One blogger fulminated: “The green packaging will go good with your black lungs and yellow teeth. The idea is that environmentalists will feel better about killing themselves. I guess the way people who smoke "light" cigarettes do. The fact is, the package is biodegradable and so is your body.”

The green packages from du Maurier may help the company feel good about their contribution to the environment. But what about their contribution to killing people? I suppose it should have had much more impact, if they did some research and introduced together with the green packaging, the green cigarette. Impossible? I don’t think so.

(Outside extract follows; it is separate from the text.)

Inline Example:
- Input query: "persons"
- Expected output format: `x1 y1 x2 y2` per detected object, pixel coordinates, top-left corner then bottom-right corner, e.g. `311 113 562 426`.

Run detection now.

People smoke and will continue to do so, whatever the consequences. The ‘corporate social responsibility’, however, can’t be ‘fattened up’ in reference to a greener packaging. Social responsibility requires a healthy product. When will the tobacco industry finally understand that some research might lead to a ‘greener’ product out of their so hypocritically used statement: ‘corporate social responsibility’? It might safe them a future similar as to the ‘old-time’ automakers in Detroit, which have been ignoring innovations for too long.

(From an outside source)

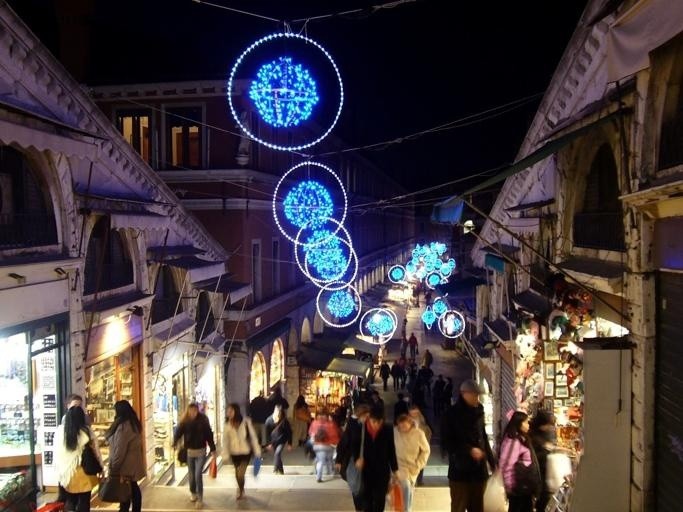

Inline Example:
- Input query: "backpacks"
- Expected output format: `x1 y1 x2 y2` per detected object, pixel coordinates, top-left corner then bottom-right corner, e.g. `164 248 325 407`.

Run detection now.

UPDATE: A Coffin-Shaped Pack of Cigarettes

In April 2009 for a “campaign to stop smoking”, Ukrainian designer Reynolds, designed a concept for a ’social responsible’ packaging of tobacco products, resulting in a coffin-shaped pack of cigarettes.

The idea is not so new and unique, but still quite impressive, however no tobacco company will use the design in reality, as it is meant to be a visual stimulus to quit smoking.